* **What this exercise asks**:
a - Extract from the ancient history passage the text starting with "Achieving that dream" and going on through "Why Ancient History?".
b - In the ancient history passage, what subject did Polybius write about?
c - Render this sentence from the ancient history passage into Spanish: "So, at the end of the day, my reason for thinking ancient history is worth doing is ethical."

* **Provided passage**:
----

It is, I think, easy to get politics badly wrong by approaching the question of politics too narrowly or ahistorically. Basic errors include severing the issue of power from that of legitimacy and legitimacy from justice; ignoring class distinction by imagining politics as an intra-elite game; focusing too narrowly on discourse, or critique, or beliefs; or institutions, or decision-process, or personalities; or chance, or environmental factors, or technological change; or social structure, or agency; or change, or stability. Ancient history offers special benefits to the student of politics seeking to avoid the errors encouraged by narrowness and ahistoricism because it is at once expansive and limited: Its sweep is huge in respect to time and space, but its scale, in terms of relevant facts that can be securely established, is small when compared with modernity. Achieving the level of expertise necessary to bring the manifold aspects of politics into play, even over a lifetime of scholarly activity, is impossible if there is too much to know – which is one reason the study of modernity is so fragmented by discipline. By contrast, antiquity allows me to dream of a sort of “unified political field theory,” in which power, legitimacy, and justice could be grasped as a whole.
Achieving that dream may prove impossible. Yet even approaching it represents progress in understanding how communities impede or sustain human lives that go well. So, at the end of the day, my reason for thinking ancient history is worth doing is ethical. Any historian who denies that the fundamental ethical question of “what it is for a human life to go well” lies within the realm of historia must answer to the Father of History. Herodotus may have got the facts wrong in his tale of Solon’s reply to Croesus’s query about who had lived the happiest life. Yet Herodotus’s clear conviction that ethics, politics, and history belong together is, I should say, dead right.

Why Ancient History?

Peter Derow, formerly Hody Fellow and Tutor in Ancient History, Wadham College, Oxford

I think there is one very particular reason, and that is its relevance, by which I mean the way in which the study of ancient history can (and should) contribute to our understanding of the world around us and enhance our awareness of much that is going on in it. I think in the first instance, of course, of Polybius, who wrote of the expansion of Roman dominion in the Mediterranean world, of what was effectively the establishment of a single power in a world where before there had been a number of centers of power. He was aware of the importance of this process, which was the theme of his work:
Is there any human being so low-minded or lazy as not to want to understand how, and being overcome by what sort of state in the space of not even 53 years, almost the whole world fell under a single dominion, that of the Romans – something which is not found to have happened before – and is anyone so little disposed to spectacles or to learning as to consider anything more important than this knowledge? (1.1.5–6)

----

* **Stored rows**:

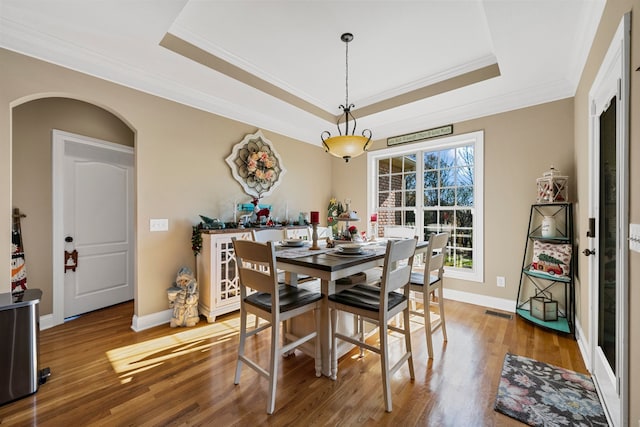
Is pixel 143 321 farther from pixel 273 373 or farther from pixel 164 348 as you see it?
pixel 273 373

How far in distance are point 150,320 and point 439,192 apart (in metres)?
4.01

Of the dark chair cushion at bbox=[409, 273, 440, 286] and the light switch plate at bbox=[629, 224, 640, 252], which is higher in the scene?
the light switch plate at bbox=[629, 224, 640, 252]

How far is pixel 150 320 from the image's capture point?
279 cm

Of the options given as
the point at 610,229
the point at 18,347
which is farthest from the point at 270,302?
the point at 610,229

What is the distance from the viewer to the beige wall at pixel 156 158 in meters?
2.07

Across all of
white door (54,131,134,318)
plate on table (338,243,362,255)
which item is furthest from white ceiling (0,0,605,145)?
plate on table (338,243,362,255)

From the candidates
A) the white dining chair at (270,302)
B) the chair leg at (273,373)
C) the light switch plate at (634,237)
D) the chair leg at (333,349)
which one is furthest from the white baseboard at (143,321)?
the light switch plate at (634,237)

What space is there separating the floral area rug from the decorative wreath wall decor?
3240 mm

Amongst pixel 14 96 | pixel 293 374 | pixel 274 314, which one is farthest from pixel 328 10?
pixel 293 374

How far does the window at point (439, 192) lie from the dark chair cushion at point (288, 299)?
104 inches

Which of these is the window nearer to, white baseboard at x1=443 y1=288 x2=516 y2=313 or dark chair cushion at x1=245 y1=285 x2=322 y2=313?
white baseboard at x1=443 y1=288 x2=516 y2=313

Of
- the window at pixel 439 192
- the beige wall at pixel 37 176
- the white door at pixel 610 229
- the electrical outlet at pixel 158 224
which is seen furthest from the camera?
the window at pixel 439 192

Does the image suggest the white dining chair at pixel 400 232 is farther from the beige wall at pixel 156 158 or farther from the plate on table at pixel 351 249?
the beige wall at pixel 156 158

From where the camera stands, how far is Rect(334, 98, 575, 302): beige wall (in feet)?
9.62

----

* **Outputs by task**:
a -
Achieving that dream may prove impossible. Yet even approaching it represents progress in understanding how communities impede or sustain human lives that go well. So, at the end of the day, my reason for thinking ancient history is worth doing is ethical. Any historian who denies that the fundamental ethical question of “what it is for a human life to go well” lies within the realm of historia must answer to the Father of History. Herodotus may have got the facts wrong in his tale of Solon’s reply to Croesus’s query about who had lived the happiest life. Yet Herodotus’s clear conviction that ethics, politics, and history belong together is, I should say, dead right.

Why Ancient History?

b - The expansion of Roman dominion in the Mediterranean world.

c - Así que, al fin y al cabo, mi razón para pensar que vale la pena dedicarse a la historia antigua es ética.